Former Acting Attorney General Sally Yates testified to a Senate subcommittee Monday that she told the Trump White House in January that former Trump national security adviser Mike Flynn had opened himself up to be “blackmailed by the Russians.”
Yates recounted for the senators a meeting with White House Counsel Doug McGahn in Donald Trump’s first week as president. She said she provided McGahn with information that Flynn had been “compromised by the Russians” because of false statements he’d made to the public.
While Yates did not expound on the details of the case at the hearing, it’s been widely reported that Yates told McGahn that Flynn had lied about his contacts with Russian Ambassador Sergei Kislyak before Trump’s inauguration.
White House Press Secretary Sean Spicer has characterized Yates’ meetings as more of a “heads up” than a warning, but Yates refuted that portrayal, saying it had been a matter of “urgency” and that, after a second meeting with McGahn, they “worked with the FBI over the weekend” to make the underlying evidence immediately available to the White House.
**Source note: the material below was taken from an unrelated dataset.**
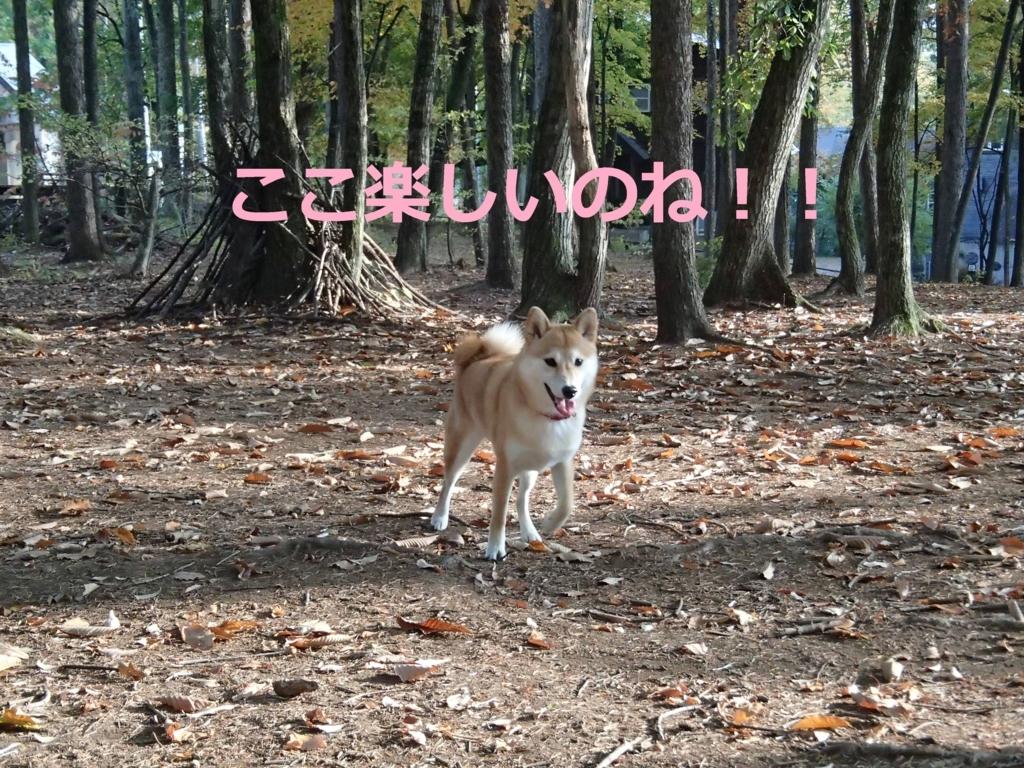 f:id:yatosyouta:20170903171637j:plain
“To state the obvious, you don’t want your national security adviser compromised with the Russians,” she said.
Yates was a holdover from the Obama administration who served as attorney general while Jeff Sessions waited for Senate confirmation.
Flynn and other White House officials, including Vice President Mike Pence, had publicly denied that Flynn had discussed economic sanctions on Russia with Kislyak. The Obama administration had levied those sanctions against Russia in retaliation for interfering in last year’s presidential election. Russia initially indicated they would respond in kind but then suddenly reversed course and did not enact sanctions against the United States.
Intelligence agencies, however, reportedly listened in on the call and the transcription of it refuted Flynn’s account that sanctions weren’t discussed and potentially affected Russia’s decision to unexpectedly stand down. After being presented with this evidence, the White House did not ask for Flynn’s resignation for 18 days and only after the Washington Post reported on Flynn’s false account.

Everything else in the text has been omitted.